Faustine se leva toute droite, impérieuse et frissonnante.
—Je vous excuse, Monsieur. Vous ne savez rien de ma vie. Mon père a été tué par une balle des fédérés, et les fédérés ont fusillé mon frère!
—Sang pour sang, Madame! Les soldats de Versailles ont fusillé mon père!
Les haines forcenées de la guerre civile se réveillaient en ces deux êtres. Leurs idées contraires se choquaient violemment. Le choc pouvait faire jaillir deux colères: il n'éveilla que deux pitiés.
—Votre père et votre frère ont été tués, reprit Jacques d'une voix très douce. Comme vous avez dû être malheureuse!
—Votre père a été fusillé, répliqua-t-elle extrêmement émue, comme vous avez dû être malheureux!

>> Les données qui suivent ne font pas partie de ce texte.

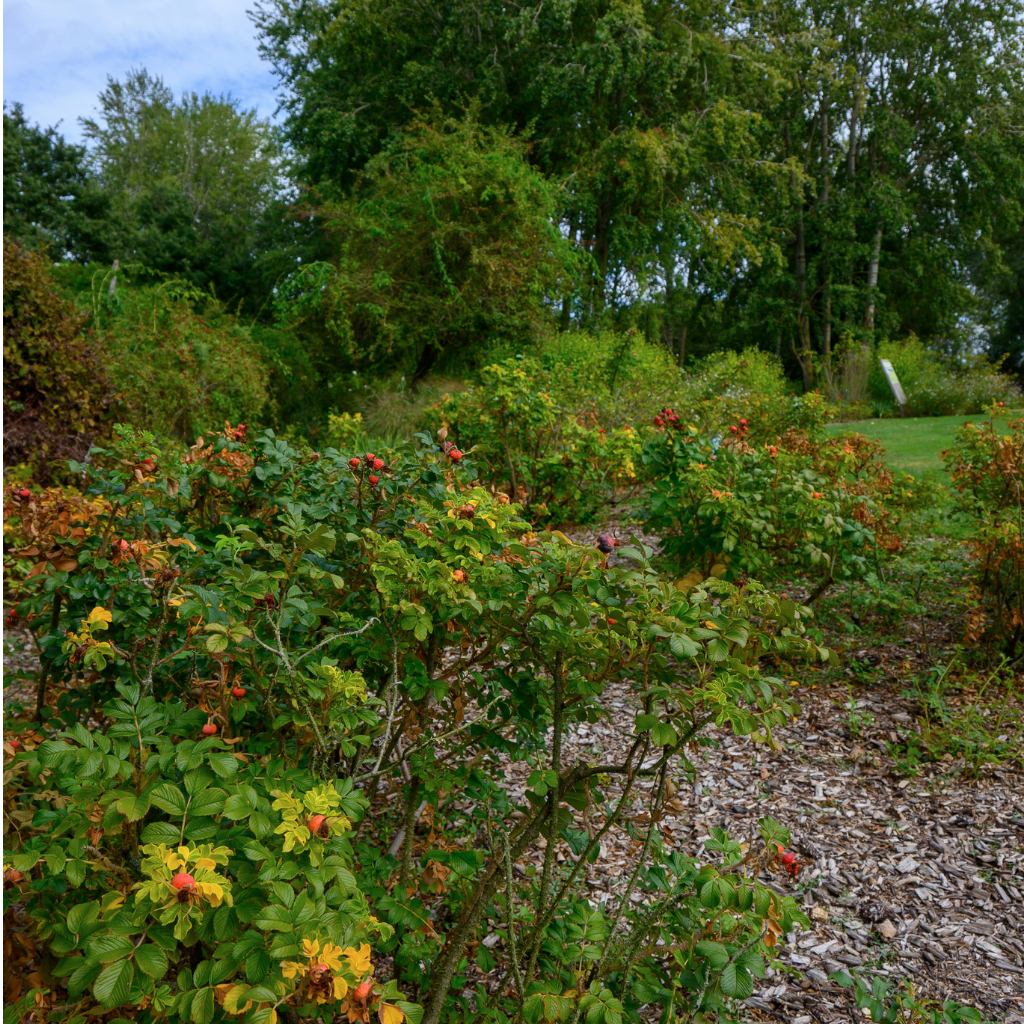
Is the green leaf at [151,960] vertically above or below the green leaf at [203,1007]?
above

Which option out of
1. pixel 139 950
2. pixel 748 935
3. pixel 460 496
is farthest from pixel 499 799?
pixel 139 950

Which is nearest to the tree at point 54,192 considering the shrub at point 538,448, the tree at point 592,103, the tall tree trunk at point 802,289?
the tree at point 592,103

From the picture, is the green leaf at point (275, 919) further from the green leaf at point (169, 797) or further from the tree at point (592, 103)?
the tree at point (592, 103)

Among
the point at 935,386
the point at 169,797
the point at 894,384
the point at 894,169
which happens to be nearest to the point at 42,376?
the point at 169,797

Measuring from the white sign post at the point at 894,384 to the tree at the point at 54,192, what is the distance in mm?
21181

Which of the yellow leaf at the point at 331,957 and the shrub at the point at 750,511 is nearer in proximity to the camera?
the yellow leaf at the point at 331,957

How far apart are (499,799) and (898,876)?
1.32 meters

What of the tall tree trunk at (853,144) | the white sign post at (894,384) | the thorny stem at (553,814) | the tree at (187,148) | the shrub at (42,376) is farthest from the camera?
the tree at (187,148)

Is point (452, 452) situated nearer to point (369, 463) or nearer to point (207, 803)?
point (369, 463)

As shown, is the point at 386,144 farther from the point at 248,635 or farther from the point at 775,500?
the point at 248,635

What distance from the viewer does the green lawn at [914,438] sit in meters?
7.79

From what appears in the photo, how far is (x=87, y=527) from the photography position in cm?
194

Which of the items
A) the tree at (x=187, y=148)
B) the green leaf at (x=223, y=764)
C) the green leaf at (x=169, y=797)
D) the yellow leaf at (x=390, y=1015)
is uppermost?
the tree at (x=187, y=148)

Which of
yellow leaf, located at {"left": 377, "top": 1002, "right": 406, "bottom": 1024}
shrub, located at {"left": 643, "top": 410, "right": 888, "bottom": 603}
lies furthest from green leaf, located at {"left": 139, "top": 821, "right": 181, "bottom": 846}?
shrub, located at {"left": 643, "top": 410, "right": 888, "bottom": 603}
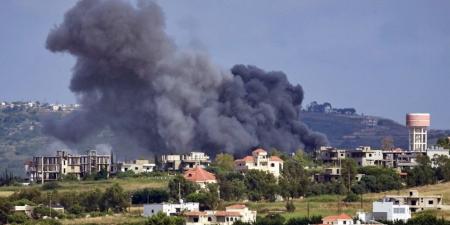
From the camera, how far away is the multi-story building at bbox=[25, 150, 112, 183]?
10850cm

Et d'instinct, ils se tendirent la main, comme pour abjurer les haines d'autrefois. Ce jour-là, Jacques ne travailla pas davantage. L'un et l'autre parlèrent de ceux qu'ils avaient aimés. Faustine disait la belle vie du général, son dévouement chevaleresque au pays, son patriotisme, sa fin sublime de héros; elle évoquait le souvenir d'Étienne, le soldat aventureux, au caractère généreux et fier. Lui, de son côté, racontait les années dures de l'ouvrier, les souffrances de Pierre Rosny, sa mort tragique au coin d'un fossé; si bien que son fils et sa veuve, ignorant où il dormait son dernier sommeil, ne goûtaient même pas la triste joie de prier sur sa tombe. De nouveau, les deux jeunes gens se sentaient unis par cette communauté de douleurs semblables, nées de destins contraires. Ce qui aurait séparé deux âmes vulgaires rapprochait ces deux âmes supérieures. Oubliant que leurs pères étaient morts dans des rangs opposés, ils abjuraient les fureurs infécondes, pour pleurer le même malheur qui faisait de pareils orphelins.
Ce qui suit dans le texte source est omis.